Because you’re her first boyfriend, my guess is that she went to family and friends for advice when you told her you loved her, and they worried that she was moving too fast and the two of you were going to run off together. I think her sudden change of heart is a result of inexperience and outside advice. So where does that leave you?
My advice is that you continue to try and date her. If she sees that you’re having said you love her doesn’t change the day to day relationship, she may relax a little — and so may her family and friends. Basically, you’re dealing with someone who doesn’t have a lot of relationship experience and is looking to others for advice — which is normal, but the problem with advice is that people who give it are often biased or don’t see the entire situation from both sides. Her family and friends may not know you that well, or they may have perceptions about you that aren’t true.
Dating is about winning her over — and sometimes it means winning over her family and friends. Certainly that’s true, historically. And sometimes things haven’t changed that much over the years.
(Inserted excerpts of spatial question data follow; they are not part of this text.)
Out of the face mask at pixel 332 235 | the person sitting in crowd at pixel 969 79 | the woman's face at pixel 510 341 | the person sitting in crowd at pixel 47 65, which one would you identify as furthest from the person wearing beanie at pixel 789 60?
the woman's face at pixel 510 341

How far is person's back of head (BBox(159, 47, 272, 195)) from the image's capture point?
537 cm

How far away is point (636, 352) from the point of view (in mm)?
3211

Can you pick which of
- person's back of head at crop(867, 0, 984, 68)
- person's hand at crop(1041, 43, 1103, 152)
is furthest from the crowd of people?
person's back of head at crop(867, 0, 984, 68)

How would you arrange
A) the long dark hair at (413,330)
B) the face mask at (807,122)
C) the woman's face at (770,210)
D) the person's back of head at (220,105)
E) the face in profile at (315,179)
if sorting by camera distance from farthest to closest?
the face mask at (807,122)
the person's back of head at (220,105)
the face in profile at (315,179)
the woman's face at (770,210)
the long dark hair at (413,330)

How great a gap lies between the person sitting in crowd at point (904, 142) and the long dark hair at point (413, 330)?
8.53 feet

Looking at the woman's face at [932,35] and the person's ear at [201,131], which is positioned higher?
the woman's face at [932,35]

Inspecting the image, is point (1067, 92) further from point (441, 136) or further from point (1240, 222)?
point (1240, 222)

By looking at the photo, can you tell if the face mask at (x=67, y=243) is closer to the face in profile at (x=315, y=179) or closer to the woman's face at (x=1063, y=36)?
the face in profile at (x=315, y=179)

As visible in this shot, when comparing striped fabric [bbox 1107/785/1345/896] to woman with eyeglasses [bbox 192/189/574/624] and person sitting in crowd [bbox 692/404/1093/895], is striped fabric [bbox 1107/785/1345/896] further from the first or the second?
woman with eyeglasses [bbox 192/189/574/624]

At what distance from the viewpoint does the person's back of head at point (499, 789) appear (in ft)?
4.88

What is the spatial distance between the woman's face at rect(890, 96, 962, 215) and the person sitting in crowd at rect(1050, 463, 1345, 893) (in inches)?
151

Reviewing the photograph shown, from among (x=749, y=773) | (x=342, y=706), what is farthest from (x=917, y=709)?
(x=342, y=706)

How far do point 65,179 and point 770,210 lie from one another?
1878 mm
Don’t give up yet. Send flowers. Invite her to the movies. Drop off a silly gift like a big stuffed animal or something that’s special to the two of you. She may come around once she processes things. And if she doesn’t, then what you’ve learned is that sometimes it’s easier to date someone who’s really ready for a serious relationship, rather than just looking for experience. But a last word of advice: do NOT get stuck in the friend zone. If she doesn’t want to date you, you need to move on.